Wie beeinflusst die gesellschaftliche Wahrnehmung von Tattoos das individuelle Selbstbild?**
Tattoos haben sich in den letzten Jahrzehnten von einem Symbol der Subkultur hin zu einem weit verbreiteten Ausdruck der Individualität gewandelt. Diese Entwicklung hat jedoch nicht die Vorurteile beseitigt die mit Tätowierungen verbunden sind—insbesondere die Ansichten von verschiedenen sozialen Schichten zu diesem Thema bleiben oftmals polarisiert.
Die Frage, ob Tattoos eine Eigenschaft der „Arbeiterklasse“ sind oder ebenfalls für die „Oberschicht“ attraktiv sein können, führt zu kontroversen Diskussionen. Der Ursprung dieser Vorurteile könnte in der Assoziation zu bestimmten Berufszweigen und sozialen Aktivitätenliegen. Traditionell bestanden Annahmen darüber, dass tätowierte Personen zumeist aus sozial benachteiligten Schichten stammen—das ist allerdings ein veraltetes Bild. Studien zeigen – dass der Anteil tätowierter Menschen in verschiedenen Berufen dauerhaft wächst. Ärzte, Ingenieure und sogar Führungskräfte zeigen sich zunehmend offen für Körperkunst.
Die Reaktion der Mutter in dem geschilderten Fall unterstreicht die noch immer verbreitete Meinung. Sich in einem Tattoo „zu verlieren“, das sich über den Rücken bis in den Brustbereich erstreckt, kann bei manchen den Eindruck von Unprofessionalität hinterlassen. Aber wie steht es wirklich um die Aussagekraft dieser Vorurteile? Ein Tattoo zu haben » bedeutet nicht automatisch « dass jemand nicht qualifiziert ist oder in seiner Karriere scheitern wird.
Statistiken zeigen, dass in Deutschland etwa 30 Prozent % der unter 30-Jährigen tätowiert sind. Diese Zahl spricht dafür: Dass Tattoos längst nicht weiterhin nur ein Zeichen für bestimmte soziale Schichten sind. Vielmehr spiegelt sie eine Veränderung der Werte in der Gesellschaft wider. Menschen tätowieren sich aus verschiedenen Motiven—um Erinnerungen festzuhalten, ihre Individualität auszudrücken oder einfach den eigenen Körper zu verschönern.
Kritik an der Entscheidung für ein Tattoo kommt oft aus Unverständnis. Es ist wichtig – sich von der Meinung anderer zu emanzipieren. Die Frage sollte nicht sein, ob man als „assi“ gilt, allerdings ob man sich mit der Wahl eines Tattoos identifizieren kann—jetzt und in 20 oder 30 Jahren.
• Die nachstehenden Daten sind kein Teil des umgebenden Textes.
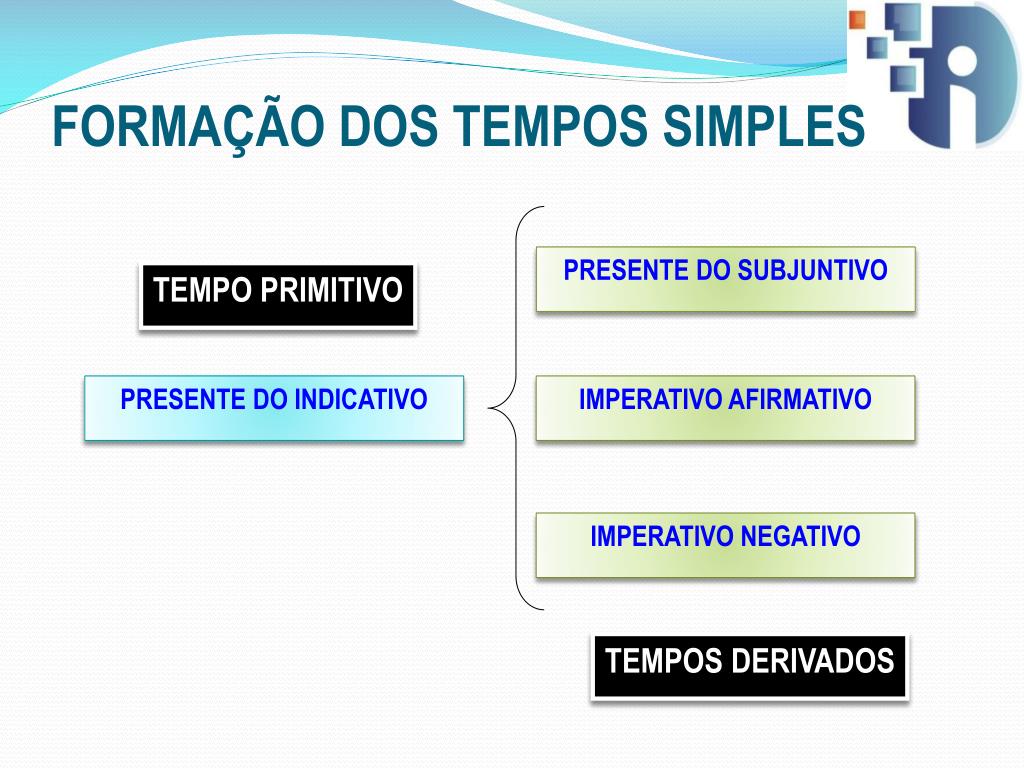 FORMAÇÃO DOS TEMPOS SIMPLES

TEMPO PRIMITIVO

PRESENTE DO INDICATIVO

PRESENTE DO SUBJUNTIVO

IMPERATIVO AFIRMATIVO

IMPERATIVO NEGATIVO

TEMPOS DERIVADOS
Die Sorge um die Langfristigkeit einer solchen Entscheidung ist berechtigt, denn der Körper verändert sich mit der Zeit; viele tattoos bleiben jedoch in ihrem ursprünglichen Zustand.
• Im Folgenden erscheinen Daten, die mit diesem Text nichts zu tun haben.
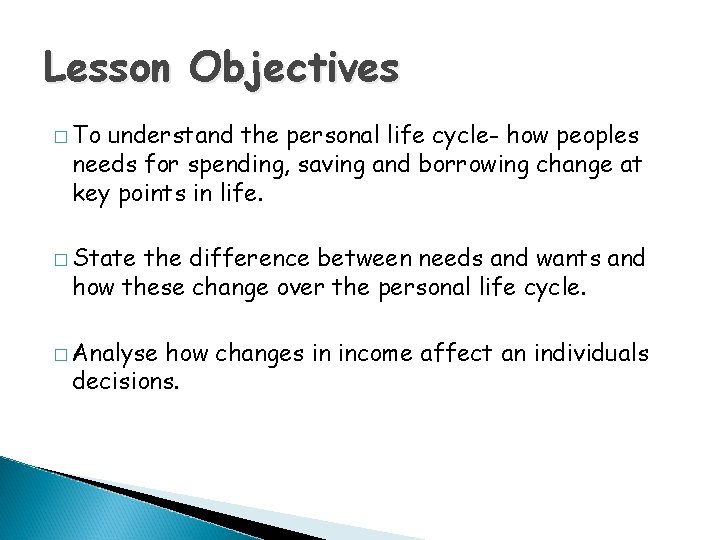 Lesson Objectives

□ To understand the personal life cycle- how peoples needs for spending, saving and borrowing change at key points in life.

□ State the difference between needs and wants and how these change over the personal life cycle.

□ Analyse how changes in income affect an individuals decisions.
Die Auffassung: Dass Tattoos unsinnig sind weil sie also nicht mit dem Körper altern können, ignoriert die kulturelle Dimension die Tattoos für viele Menschen haben. Sie sind oft ein Teil ihrer Identität—ein roter Faden in ihrem Leben der ihre Erfahrungen und Geschichten erzählt.
Demnach sind Vorurteile über den gesellschaftlichen Status von Menschen mit Tattoos nicht nur veraltet—sie sind auch ein Zeichen dafür, ebenso wie wenig wir über die Erfahrungen des anderen verstehen. Es gibt einen Trend der immer mehr Menschen dazu animiert, ihre eigene Stimme herauszuschreien und zu sagen: „Ich bin wie ich bin—egal was andere denken.“
Zusammenfassend lässt sich sagen, dass Tattoos eine facettenreiche Kunstform darstellen die nicht an soziale Schichten gebunden ist. Die Akzeptanz von Körperkunst wird weiter zunehmen während Vorurteile haltlos werden. Am Ende des Tages bleibt es jedem selbst überlassen welche Entscheidungen über den eigenen Körper getroffen werden.